Thursday 2 December 2010

Cerita Si Anna

By: Hadyan Dhiozandi


Namaku Anna, aku adalah anak tunggal yang tinggal bersama kedua orangtuaku. Selama ini, aku tidak pernah merasakan apa yang disebut dengan 'kebebasan'. Kebebasan yang dimaksud disini berada dalam ruang lingkup pergaulan atau hubungan sosial khususnya dengan teman. Kedua orangtuaku sangat memperhatikan kondisiku, aku dapat memaklumi perlakuan mereka kepadaku karena alasannya, namun perlakuan kedua orang tuaku tersebut lama kelamaan membuat diriku merasa tidak nyaman, dengan adanya keterbatasan terhadap pergaulan sosial yang dijalani sejak duduk di bangku sekolah hingga masa remaja membentuk diriku menjadi seseorang yang anti sosial tidak mempedulikan lingkungan dan hubungan pergaulan. Hal itu terjadi akibat perlakuan dan pengawasan ketat yang diberikan orangtua kepadaku, padahal bukan perlakuan yang seperti itulah yang ingin aku dapatkan. Semua yang kubutuhkan saat ini hanya kebebasan dan kelonggaran dalam pergaulan, namun masih tetap dalam batas-batas pergaulan yang wajar.

Kebebasan yang diimpikan sejak dulu akhirnya mulai dapat diwujudkan sejak aku berusia 16 tahun. Ibuku mulai memberiku kesempatan untuk berinteraksi dan mengenal dunia pergaulan. Alhasil, diriku menjadi pribadi yang baru. Aku mulai dapat membuka diri dan menjalin pertemanan dengan beberapa teman sekolahku dan akhirnya aku mulai mendapatkan banyak teman. Meskipun begitu kebebasan yang kudapatkan masih belum utuh karena masih ada batasan yang diberikan oleh ayahku.

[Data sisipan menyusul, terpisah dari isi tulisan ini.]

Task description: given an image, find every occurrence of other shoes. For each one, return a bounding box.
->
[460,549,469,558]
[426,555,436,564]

Usia 17 tahun, membuat diriku mulai mengenal apa yang disebut dengan cinta, tetapi cinta tidak semanis yang orang ucapkan pada umumnya. Aku lebih sering merasakan pahitnya cinta dibanding manisnya. Hal itu mulai aku rasakan saat mengenal Indra, meskipun sempat berpacaran hingga akhirnya putus dan kembali menjalin hubungan namun kembali putus karena hal atau alasan yang tidak dapat kuterima. Pada saat pahitnya cinta sedang kurasakan, kondisi atau hubungan dengan keluargaku memburuk. Ibuku meninggal dan ayahku selingkuh dan akhirnya menikah dengan wanita lain. Rasa frustasi dan depresi sangat kuat kurasakan akibat musibah yang bertubi tubi menimpa diriku ini. Rasa depresi itu akhirnya mengarahkan diriku untuk bunuh diri. Aku tidak lagi dapat berpikir jernih, depresi membuat diriku tidak dapat menilai baik buruknya perilaku atau jalan yang akan kujalani ini yaitu bunuh diri. Namun, Tuhan berkata lain, percobaan bunuh diriku selalu tidak berhasil, beberapa kali mencoba bunuh diri namun hasilnya berujung pada dibawanya aku ke rumah sakit untuk perawatan medis.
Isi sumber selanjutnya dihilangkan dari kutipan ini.